PROVIDED MATERIAL
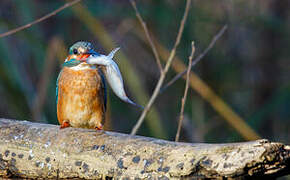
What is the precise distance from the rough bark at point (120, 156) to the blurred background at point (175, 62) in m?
2.19

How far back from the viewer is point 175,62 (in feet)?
14.4

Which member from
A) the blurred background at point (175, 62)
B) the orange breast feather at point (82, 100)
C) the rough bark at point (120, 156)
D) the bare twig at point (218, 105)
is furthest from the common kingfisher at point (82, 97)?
the bare twig at point (218, 105)

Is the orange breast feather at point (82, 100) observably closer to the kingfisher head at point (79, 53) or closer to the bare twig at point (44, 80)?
the kingfisher head at point (79, 53)

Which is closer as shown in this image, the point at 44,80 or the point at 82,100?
the point at 82,100

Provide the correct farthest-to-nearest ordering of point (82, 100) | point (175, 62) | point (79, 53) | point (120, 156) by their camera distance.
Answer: point (175, 62) → point (82, 100) → point (79, 53) → point (120, 156)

OBJECTIVE
Render the material as a numbered list from the line containing "How far back" through the last line, inclusive of both ends, leaving out blank lines.

ANSWER FOR THIS EXERCISE
1. How far back from the viewer is point 175,62 (in feet)?
2. 14.4
3. Which member from
4. A) the blurred background at point (175, 62)
5. B) the orange breast feather at point (82, 100)
6. C) the rough bark at point (120, 156)
7. D) the bare twig at point (218, 105)
8. is furthest from the common kingfisher at point (82, 97)?
9. the bare twig at point (218, 105)
10. Is the orange breast feather at point (82, 100) observably closer to the kingfisher head at point (79, 53) or closer to the bare twig at point (44, 80)?
11. the kingfisher head at point (79, 53)
12. Which is closer as shown in this image, the point at 44,80 or the point at 82,100?
13. the point at 82,100
14. Provide the correct farthest-to-nearest ordering of point (82, 100) | point (175, 62) | point (79, 53) | point (120, 156) by their camera distance.
15. Answer: point (175, 62) → point (82, 100) → point (79, 53) → point (120, 156)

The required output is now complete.